▶ **SHORT PROBLEM**
Reproduce the part of the 1513 Marash earthquake text below from "The earthquake may" to "earthquake at 1514.", word for word.

▶ **SELECTION**
1513 Marash earthquake
- Local date: 28 March 1513
- Magnitude: Possibly two earathquakes, no larger than M_{s} 7.4
- Epicenter: 37°30′N 36°30′E﻿ / ﻿37.5°N 36.5°E

= 1513 Marash earthquake =

Major earthquake in Turkey

The 1513 Marash earthquake or Maraş earthquake allegedly affected Marash in 1513 or 1514. It followed about 400 years after the 1114 Marash earthquake and after about 500 years was followed by the 2023 Marash earthquake. Nicholas Ambraseys examined a 16-century account of the earthquake and inferred that the cities of Malatya, Tarsus and Adana were "almost totally destroyed" by an earthquake. Due to the distances between these cities spanning more than 340 km, he suggested a minimum magnitude of 7.4. However, he warned of insufficient descriptions to accurately date the event and determine its felt area. Viviana Castelli and Massimiliano Stucchi later investigated additional documents and historic monuments in these towns but did not find evidence of a highly destructive event. Additionally, the timing of the earthquake coincided with conflicts involving the Ottoman, Safavid and Mamluk empires but there are no descriptions of destruction by an earthquake nor the relief efforts in the area. The pair suggested that the descriptions of earthquake damage were exaggerated and most likely the result of conflation of two separate and smaller events at different places.

The earthquake may have been felt as far as Cairo. A distant earthquake was felt from Cairo on 28 March 1513, however it is not known for certain if this was the same earthquake because some sources put the date of the Marash earthquake at 1514.

▶ **DATA SHOWN**
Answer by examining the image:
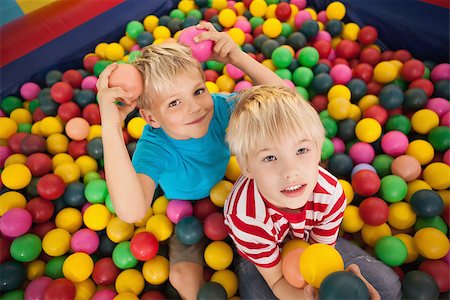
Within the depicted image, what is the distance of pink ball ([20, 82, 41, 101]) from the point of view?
5.19ft

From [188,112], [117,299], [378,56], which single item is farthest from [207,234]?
[378,56]

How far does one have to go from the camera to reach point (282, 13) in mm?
1761

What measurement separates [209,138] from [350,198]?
0.51m

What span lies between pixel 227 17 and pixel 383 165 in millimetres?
1029

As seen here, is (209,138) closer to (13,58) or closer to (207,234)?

▶ **TASK RESULT**
The earthquake may have been felt as far as Cairo. A distant earthquake was felt from Cairo on 28 March 1513, however it is not known for certain if this was the same earthquake because some sources put the date of the Marash earthquake at 1514.